En temps normal, je ne suis pas du tout recueil de nouvelles, même dans les genres que j’affectionne. Mais ce livre circulait sur la blogosphère depuis quelques temps, je n’ai donc pas résisté à l’emprunter quand je l’ai croisé au détour d’une étagère à la bibliothèque municipale.
Je me suis demandée comment j’allais bien pouvoir me débrouiller pour « pondre » cette chronique. Allai-je écrire un petit avis par nouvelle ou allai-je simplement donner mon avis sur un plan global ? C’est finalement cette dernière proposition qui l’a emportée.

Ce recueil commence par une nouvelle qui s’appelle Renaissances, et ce choix ma paraît parfait pour commencer ce recueil qui porte sur l’Homme dans des milieux de Science-fiction flirtant pour certains avec la Fantasy. Rien n’est laissé au hasard et tous les sujets anthropologiques sont épinglés ici, que ce soit l’homme dans sa plus simple définition, mais également les grandes structures qu’il s’est entrepris de bâtir.
Bien sûr, rien n’est laissé au hasard et le moindre détail possède toute son importance.
Seulement, la composition d’une nouvelle souhaite qu’on a du mal à prendre au jeu, les personnages se font trop simples et peu définis pour susciter un quelconque intérêt et tout s’enchaîne trop vite pour réellement savourer ces petites intrigues.
Bon, j’apparais très pessimiste en disant tout cela de la sorte, mais ce recueil m’a tout de même fait passer un bon moment, hormis dans les dernières nouvelles où je commençais à me lasser.

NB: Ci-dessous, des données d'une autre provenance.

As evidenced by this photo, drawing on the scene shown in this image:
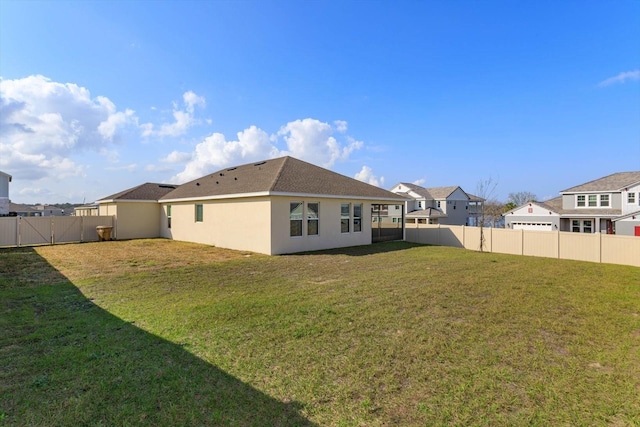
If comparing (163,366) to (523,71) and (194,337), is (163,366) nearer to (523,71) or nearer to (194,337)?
(194,337)

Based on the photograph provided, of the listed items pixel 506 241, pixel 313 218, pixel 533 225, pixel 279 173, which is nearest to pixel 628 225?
pixel 533 225

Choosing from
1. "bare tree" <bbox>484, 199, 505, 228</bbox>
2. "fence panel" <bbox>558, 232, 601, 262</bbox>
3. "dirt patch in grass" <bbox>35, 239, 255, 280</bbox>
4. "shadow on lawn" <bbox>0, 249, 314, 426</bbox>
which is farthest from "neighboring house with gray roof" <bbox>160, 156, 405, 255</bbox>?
"bare tree" <bbox>484, 199, 505, 228</bbox>

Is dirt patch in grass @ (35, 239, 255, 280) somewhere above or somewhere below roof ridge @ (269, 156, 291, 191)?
below

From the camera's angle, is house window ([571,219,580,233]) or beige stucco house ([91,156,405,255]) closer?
beige stucco house ([91,156,405,255])

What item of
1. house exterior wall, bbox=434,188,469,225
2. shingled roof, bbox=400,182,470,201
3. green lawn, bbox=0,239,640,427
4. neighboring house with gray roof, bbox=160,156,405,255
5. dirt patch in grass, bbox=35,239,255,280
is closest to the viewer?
green lawn, bbox=0,239,640,427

Le meilleur conseil que je puisse vous donner pour cet ouvrage, c’est de ne pas enchaîner les nouvelles sur des jours consécutifs. Il est préférable d’en lire une de temps en temps afin de savourer chaque ficelle qui les compose et ne pas se lasser comme j’ai pu le faire sur la fin.

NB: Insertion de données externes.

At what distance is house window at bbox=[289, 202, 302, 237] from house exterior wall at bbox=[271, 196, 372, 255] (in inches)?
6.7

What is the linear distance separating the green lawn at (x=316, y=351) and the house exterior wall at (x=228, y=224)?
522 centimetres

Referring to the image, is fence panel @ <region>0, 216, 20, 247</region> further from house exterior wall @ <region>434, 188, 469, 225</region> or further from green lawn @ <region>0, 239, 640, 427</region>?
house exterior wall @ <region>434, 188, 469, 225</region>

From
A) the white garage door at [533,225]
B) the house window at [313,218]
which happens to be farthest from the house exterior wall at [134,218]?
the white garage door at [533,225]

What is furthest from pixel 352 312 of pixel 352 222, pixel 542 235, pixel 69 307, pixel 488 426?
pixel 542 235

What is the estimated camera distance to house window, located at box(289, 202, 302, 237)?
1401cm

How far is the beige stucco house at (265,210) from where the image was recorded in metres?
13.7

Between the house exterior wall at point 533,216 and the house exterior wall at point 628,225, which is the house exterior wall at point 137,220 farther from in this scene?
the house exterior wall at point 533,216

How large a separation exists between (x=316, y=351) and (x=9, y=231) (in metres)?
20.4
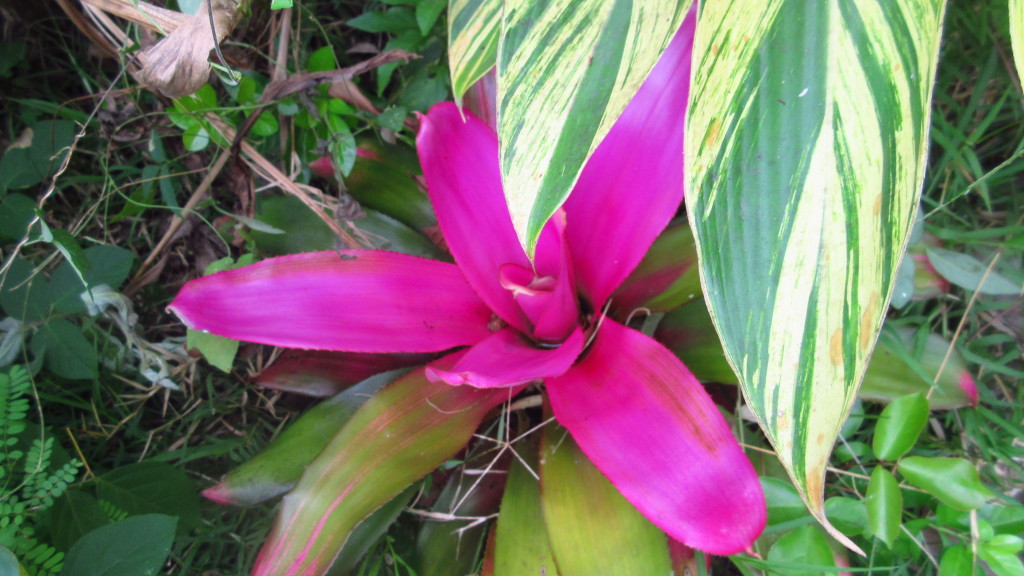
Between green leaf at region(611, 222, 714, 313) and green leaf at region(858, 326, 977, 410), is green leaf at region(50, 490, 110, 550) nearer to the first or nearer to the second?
green leaf at region(611, 222, 714, 313)

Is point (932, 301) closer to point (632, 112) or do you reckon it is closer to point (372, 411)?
point (632, 112)

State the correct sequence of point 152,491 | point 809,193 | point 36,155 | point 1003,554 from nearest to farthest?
point 809,193 < point 1003,554 < point 152,491 < point 36,155

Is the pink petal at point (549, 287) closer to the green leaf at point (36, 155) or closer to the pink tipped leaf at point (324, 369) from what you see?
the pink tipped leaf at point (324, 369)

Parmi mes préférées sur la vingtaine proposée, on retrouve :
- Les algorithmes de l'amour, où l’on y découvre la douleur d'une ingénieure qui a perdu son enfant et qui noie son chagrin en créant des robots miniatures, version bébé. Son mari, Brad, tente de lui faire comprendre que ces machines ne remplaceront jamais la vraie vie perdue. C'est une nouvelle tellement d'actualité que je me suis sentie pleinement concernée, prenant en pitié la pauvre mère. Mais cette nouvelle va même plus loin puisqu'elle prend une portée philosophique, intégrant une réflexion sur la pensée humaine : possède-t-elle des mécanismes algorithmiques qui nous font répondre telle ou telle chose dans telle ou telle situation ou bien sommes-nous vraiment mettre de notre destin (comme le répète sans cesse Nelson Mandela dans Invictus ^^) ?
- Trajectoire, où l'auteur exprime une réflexion sur les limites de l'art, des frontières plus que subjectives, avec un flirt certain dans ce texte entre la mort comme nouvelle forme d'art. Mais aussi comme choix puisque la Fontaine de Jouvence apparaît dans la science sous les contours d'une vilaine tentation. Là aussi c'est d'actualité puisque les recherches contre la maladie - et donc contre les morts prématurées - sont toujours de plus en plus poussées.
- La Ménagerie de Papier… Bien contente qu’elle figure parmi les préférées mais pour le coup, j'ai du mal à façonner mes idées. Magnifique nouvelle, sur les joies et les douleurs maternelles. Et la touche de fantastique est sympathique et envoûtante.

La plume est assez étrange, mais je pense qu’elle se perçoit différemment selon notre empathie envers chacune des nouvelles. Lorsqu’une nouvelle ne me plaisait pas, ou moins, j’étais moins accrochée et la plume me semblait des plus banales. A l’inverse, elle me paraissait des plus acérées et ravageuses lorsque j’adorais la nouvelle, je pense donc que la subjectivité prend vraiment tout son sens dans ce recueil.



Je suis contente d’avoir ouvert ce recueil car l’émotion est au rendez-vous pour certaines d’entre elles mais je ne pense pas que les moins bonnes nouvelles (selon mon opinion) me marqueront réellement. Je conseille sincèrement de le lire à petites doses, avec une nouvelle par-ci par-là pour ne pas se lasser. En tout cas, j’ai passé dans l’ensemble un agréable moment.